_ASSIGNMENT_
Below are some records. Return exactly the lines from the one containing "- B. obeum plus C. scindens" through the one containing "Answer (YES/NO): YES", both included, and only those.

_DATA SUPPLIED_
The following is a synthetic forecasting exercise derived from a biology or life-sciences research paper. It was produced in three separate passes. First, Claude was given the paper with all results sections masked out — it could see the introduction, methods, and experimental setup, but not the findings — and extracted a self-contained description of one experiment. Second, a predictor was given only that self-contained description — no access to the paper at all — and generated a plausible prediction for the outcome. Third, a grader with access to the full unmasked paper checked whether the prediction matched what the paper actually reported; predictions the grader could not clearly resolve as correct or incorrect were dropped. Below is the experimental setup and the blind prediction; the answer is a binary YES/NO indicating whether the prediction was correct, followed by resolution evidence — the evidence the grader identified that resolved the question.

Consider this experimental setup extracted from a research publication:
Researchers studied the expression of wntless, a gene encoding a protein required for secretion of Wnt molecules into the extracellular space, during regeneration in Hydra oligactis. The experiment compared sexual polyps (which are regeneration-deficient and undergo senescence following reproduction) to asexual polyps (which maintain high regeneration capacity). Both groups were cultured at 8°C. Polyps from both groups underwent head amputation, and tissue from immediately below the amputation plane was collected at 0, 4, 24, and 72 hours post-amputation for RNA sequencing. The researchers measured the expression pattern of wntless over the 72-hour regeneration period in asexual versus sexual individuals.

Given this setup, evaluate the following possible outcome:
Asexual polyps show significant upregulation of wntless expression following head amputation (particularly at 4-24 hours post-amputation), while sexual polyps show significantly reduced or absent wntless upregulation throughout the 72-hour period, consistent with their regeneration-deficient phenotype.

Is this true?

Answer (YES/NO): NO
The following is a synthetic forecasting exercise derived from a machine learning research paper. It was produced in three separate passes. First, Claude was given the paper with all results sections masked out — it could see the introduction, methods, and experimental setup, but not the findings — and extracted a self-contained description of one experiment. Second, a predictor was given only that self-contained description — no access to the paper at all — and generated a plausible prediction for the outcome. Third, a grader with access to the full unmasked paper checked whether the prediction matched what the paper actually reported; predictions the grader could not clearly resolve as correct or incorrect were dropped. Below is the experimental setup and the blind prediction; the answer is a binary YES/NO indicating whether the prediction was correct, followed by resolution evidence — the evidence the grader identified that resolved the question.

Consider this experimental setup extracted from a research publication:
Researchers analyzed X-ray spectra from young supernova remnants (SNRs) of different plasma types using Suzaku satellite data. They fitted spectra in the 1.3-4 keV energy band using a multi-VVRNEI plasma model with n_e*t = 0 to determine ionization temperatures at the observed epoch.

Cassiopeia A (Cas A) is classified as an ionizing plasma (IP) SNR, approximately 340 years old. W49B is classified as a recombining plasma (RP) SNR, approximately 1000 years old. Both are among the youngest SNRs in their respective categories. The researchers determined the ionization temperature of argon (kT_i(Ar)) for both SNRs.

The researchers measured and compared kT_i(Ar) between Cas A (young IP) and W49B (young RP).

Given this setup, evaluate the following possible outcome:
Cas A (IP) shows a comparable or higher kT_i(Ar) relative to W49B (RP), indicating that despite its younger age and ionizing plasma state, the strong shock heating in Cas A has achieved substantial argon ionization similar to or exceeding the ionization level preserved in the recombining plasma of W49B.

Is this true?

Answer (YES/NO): NO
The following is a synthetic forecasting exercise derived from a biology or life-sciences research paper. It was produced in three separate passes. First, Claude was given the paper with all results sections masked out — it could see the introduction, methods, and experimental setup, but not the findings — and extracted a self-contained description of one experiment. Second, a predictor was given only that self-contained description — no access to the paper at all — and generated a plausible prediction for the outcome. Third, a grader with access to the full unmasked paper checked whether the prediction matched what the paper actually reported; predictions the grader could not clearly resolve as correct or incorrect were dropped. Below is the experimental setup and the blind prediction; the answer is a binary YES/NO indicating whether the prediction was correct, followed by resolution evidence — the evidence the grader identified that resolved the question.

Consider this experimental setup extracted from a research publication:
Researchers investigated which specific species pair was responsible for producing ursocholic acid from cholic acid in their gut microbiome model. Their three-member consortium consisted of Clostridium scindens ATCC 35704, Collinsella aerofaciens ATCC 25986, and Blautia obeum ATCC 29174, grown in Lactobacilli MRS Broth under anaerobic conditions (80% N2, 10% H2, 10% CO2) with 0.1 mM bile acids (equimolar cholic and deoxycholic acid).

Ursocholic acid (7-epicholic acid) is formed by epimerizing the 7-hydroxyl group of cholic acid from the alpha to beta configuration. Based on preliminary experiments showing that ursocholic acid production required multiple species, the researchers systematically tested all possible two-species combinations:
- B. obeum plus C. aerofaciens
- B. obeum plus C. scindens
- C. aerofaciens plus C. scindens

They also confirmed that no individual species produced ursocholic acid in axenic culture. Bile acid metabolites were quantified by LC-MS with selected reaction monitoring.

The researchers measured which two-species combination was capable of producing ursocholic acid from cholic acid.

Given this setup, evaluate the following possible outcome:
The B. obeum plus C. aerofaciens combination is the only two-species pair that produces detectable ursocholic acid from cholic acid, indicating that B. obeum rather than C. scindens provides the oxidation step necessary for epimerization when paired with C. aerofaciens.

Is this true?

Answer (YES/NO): YES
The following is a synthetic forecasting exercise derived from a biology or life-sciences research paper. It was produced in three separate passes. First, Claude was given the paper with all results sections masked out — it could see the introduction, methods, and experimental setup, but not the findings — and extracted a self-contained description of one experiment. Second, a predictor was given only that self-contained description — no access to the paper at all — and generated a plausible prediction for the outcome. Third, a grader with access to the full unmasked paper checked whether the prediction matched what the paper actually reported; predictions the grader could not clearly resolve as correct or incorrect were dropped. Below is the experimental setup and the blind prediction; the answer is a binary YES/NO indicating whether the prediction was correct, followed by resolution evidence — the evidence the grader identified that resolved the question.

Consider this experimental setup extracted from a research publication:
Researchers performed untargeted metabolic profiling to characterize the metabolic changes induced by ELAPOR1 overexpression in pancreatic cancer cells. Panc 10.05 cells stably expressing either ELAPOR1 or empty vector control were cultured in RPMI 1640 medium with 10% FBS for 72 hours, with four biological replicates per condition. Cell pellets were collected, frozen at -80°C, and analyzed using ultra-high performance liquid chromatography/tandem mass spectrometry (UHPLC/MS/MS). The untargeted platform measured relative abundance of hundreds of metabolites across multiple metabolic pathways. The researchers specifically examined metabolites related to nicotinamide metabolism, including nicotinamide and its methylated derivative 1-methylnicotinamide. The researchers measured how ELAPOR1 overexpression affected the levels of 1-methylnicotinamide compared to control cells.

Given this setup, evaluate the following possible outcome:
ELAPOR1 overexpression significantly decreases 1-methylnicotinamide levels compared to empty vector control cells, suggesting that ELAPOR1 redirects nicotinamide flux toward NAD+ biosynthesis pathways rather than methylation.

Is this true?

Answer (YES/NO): NO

_PROBLEM SOLUTION_
- B. obeum plus C. scindens
- C. aerofaciens plus C. scindens

They also confirmed that no individual species produced ursocholic acid in axenic culture. Bile acid metabolites were quantified by LC-MS with selected reaction monitoring.

The researchers measured which two-species combination was capable of producing ursocholic acid from cholic acid.

Given this setup, evaluate the following possible outcome:
The B. obeum plus C. aerofaciens combination is the only two-species pair that produces detectable ursocholic acid from cholic acid, indicating that B. obeum rather than C. scindens provides the oxidation step necessary for epimerization when paired with C. aerofaciens.

Is this true?

Answer (YES/NO): YES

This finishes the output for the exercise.